● **Tugas Pengerjaan**: Ketik ulang seluruh kutipan tentang penggunaan kotrimoksazol pada kehamilan di bawah ini tanpa perubahan sedikit pun.
══ Kutipan Dokumen ══
Penggunaan pada Kehamilan
Kategori D (FDA): obat yang digunakan hanya untuk keadaan kegawatan yang mengancam nyawa
karena telah terbukti adanya risiko gangguan pada janin.[1,6]
Kategori C (TGA): obat yang melewati plasenta dan menimbulkan efek teratogenik pada janin.[7]
Pada suatu penelitian retrospektif oleh Brumfit dan Pursell terhadap 186 ibu hamil yang mendapatkan
placebo dan kotrimoksazol melaporkan terjadinya malformasi kongenital sebesar 4.5% (3 diantara 66
ibu yang mendapatkan placebo) serta 3.3% (4 di antara 120 ibu yang mendapatkan kotrimoksazol),
dan pada 10 orang ibu yang mengkonsumsi kotrimoksazol pada trimester pertama tidak didapatkan
gangguan kongenital.[2] Namun suatu studi meta analisis pada ibu hamil dengan status HIV reaktif
yang mengkonsumsi kotrimoksazol untuk pencegahan terhadap pneumocystis carinii
pneumonia menemukan adanya gangguan kongenital pada 232 bayi dari 4196 yang lahir dari ibu HIV.
═══
══ Informasi yang Disediakan ══
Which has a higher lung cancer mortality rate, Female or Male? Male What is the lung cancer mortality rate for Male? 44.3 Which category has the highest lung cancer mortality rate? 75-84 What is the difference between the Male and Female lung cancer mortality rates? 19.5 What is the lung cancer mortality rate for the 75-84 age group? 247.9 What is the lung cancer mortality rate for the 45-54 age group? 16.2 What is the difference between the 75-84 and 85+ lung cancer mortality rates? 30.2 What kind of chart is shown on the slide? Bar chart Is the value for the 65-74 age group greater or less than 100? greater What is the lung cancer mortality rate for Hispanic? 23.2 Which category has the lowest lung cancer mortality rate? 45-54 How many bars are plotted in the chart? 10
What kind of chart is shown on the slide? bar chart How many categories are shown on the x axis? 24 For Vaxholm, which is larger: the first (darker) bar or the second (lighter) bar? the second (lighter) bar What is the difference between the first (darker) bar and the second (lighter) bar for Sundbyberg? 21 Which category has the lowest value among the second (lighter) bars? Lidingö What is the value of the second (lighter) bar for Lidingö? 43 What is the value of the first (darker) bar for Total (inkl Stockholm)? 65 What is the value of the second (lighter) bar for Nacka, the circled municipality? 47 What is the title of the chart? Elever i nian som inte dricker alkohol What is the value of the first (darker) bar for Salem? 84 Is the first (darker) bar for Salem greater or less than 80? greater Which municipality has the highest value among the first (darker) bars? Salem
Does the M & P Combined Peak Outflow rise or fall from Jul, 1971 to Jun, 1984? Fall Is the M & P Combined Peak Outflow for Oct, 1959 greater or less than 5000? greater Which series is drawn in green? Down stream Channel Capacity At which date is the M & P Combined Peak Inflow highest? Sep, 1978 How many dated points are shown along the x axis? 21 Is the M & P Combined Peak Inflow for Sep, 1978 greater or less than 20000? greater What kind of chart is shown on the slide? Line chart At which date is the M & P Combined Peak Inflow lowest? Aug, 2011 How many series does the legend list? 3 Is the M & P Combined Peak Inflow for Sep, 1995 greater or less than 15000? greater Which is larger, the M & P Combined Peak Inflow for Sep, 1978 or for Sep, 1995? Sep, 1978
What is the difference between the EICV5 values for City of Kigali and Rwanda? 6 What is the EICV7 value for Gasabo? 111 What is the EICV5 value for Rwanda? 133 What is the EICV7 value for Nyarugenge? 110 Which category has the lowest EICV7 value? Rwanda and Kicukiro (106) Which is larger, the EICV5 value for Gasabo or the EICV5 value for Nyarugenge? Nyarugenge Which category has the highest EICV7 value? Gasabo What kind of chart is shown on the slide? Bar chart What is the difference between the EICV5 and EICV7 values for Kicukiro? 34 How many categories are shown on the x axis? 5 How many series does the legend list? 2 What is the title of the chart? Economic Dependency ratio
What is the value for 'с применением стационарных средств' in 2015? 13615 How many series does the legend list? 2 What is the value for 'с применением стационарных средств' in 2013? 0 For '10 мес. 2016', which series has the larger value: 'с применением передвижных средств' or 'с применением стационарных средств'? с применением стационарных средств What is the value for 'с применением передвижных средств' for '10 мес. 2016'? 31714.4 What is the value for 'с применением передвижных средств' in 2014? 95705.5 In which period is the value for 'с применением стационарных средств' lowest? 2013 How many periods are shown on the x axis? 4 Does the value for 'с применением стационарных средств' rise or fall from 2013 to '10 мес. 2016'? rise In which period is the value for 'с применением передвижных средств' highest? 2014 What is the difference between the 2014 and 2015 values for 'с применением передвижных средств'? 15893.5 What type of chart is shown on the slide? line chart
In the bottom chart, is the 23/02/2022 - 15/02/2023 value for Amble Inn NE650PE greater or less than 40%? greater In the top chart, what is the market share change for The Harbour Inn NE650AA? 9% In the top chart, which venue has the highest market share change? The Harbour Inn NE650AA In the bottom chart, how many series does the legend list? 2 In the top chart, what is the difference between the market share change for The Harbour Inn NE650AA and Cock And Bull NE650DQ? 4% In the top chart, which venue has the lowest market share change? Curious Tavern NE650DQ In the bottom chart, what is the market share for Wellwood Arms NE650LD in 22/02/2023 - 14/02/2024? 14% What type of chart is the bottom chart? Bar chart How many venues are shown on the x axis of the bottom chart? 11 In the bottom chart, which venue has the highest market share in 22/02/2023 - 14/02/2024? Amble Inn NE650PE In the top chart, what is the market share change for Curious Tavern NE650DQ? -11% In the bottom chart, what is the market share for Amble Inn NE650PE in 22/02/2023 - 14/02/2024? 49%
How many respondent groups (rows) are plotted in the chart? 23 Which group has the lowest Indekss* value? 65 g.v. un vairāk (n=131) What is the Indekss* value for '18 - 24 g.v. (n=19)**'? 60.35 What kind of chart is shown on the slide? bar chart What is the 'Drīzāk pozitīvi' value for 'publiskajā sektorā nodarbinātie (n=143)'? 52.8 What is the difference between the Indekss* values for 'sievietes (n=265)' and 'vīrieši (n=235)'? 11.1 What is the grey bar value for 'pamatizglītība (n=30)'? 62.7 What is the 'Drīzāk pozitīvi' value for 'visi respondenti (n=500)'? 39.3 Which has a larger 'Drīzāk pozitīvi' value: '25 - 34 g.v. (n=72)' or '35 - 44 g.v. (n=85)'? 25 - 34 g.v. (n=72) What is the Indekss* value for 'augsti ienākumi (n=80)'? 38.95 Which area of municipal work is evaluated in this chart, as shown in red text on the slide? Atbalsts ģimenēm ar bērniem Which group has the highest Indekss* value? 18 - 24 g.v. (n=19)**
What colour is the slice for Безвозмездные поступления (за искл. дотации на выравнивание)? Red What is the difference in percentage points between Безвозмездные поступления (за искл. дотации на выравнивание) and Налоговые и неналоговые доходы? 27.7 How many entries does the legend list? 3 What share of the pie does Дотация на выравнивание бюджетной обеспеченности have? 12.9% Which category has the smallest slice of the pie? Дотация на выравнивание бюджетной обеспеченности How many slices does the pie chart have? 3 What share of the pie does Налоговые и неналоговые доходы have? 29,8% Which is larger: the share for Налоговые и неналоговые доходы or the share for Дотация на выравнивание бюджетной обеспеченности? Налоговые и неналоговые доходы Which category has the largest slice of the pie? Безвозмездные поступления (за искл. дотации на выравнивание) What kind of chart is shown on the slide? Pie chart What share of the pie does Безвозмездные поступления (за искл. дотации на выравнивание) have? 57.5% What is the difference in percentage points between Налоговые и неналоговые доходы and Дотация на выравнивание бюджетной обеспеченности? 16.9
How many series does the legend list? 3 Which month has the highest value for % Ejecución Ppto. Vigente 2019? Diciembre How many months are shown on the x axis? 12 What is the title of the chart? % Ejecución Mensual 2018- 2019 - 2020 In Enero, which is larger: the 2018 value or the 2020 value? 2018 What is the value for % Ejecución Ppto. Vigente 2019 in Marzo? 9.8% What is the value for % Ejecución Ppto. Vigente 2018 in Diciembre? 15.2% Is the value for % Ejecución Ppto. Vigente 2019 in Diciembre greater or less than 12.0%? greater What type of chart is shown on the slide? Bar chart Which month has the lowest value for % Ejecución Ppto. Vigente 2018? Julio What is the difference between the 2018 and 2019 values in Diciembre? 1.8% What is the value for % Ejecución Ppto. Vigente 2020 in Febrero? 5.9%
═══
● **Hasil Latihan**:
Penggunaan pada Kehamilan
Kategori D (FDA): obat yang digunakan hanya untuk keadaan kegawatan yang mengancam nyawa
karena telah terbukti adanya risiko gangguan pada janin.[1,6]
Kategori C (TGA): obat yang melewati plasenta dan menimbulkan efek teratogenik pada janin.[7]
Pada suatu penelitian retrospektif oleh Brumfit dan Pursell terhadap 186 ibu hamil yang mendapatkan
placebo dan kotrimoksazol melaporkan terjadinya malformasi kongenital sebesar 4.5% (3 diantara 66
ibu yang mendapatkan placebo) serta 3.3% (4 di antara 120 ibu yang mendapatkan kotrimoksazol),
dan pada 10 orang ibu yang mengkonsumsi kotrimoksazol pada trimester pertama tidak didapatkan
gangguan kongenital.[2] Namun suatu studi meta analisis pada ibu hamil dengan status HIV reaktif
yang mengkonsumsi kotrimoksazol untuk pencegahan terhadap pneumocystis carinii
pneumonia menemukan adanya gangguan kongenital pada 232 bayi dari 4196 yang lahir dari ibu HIV.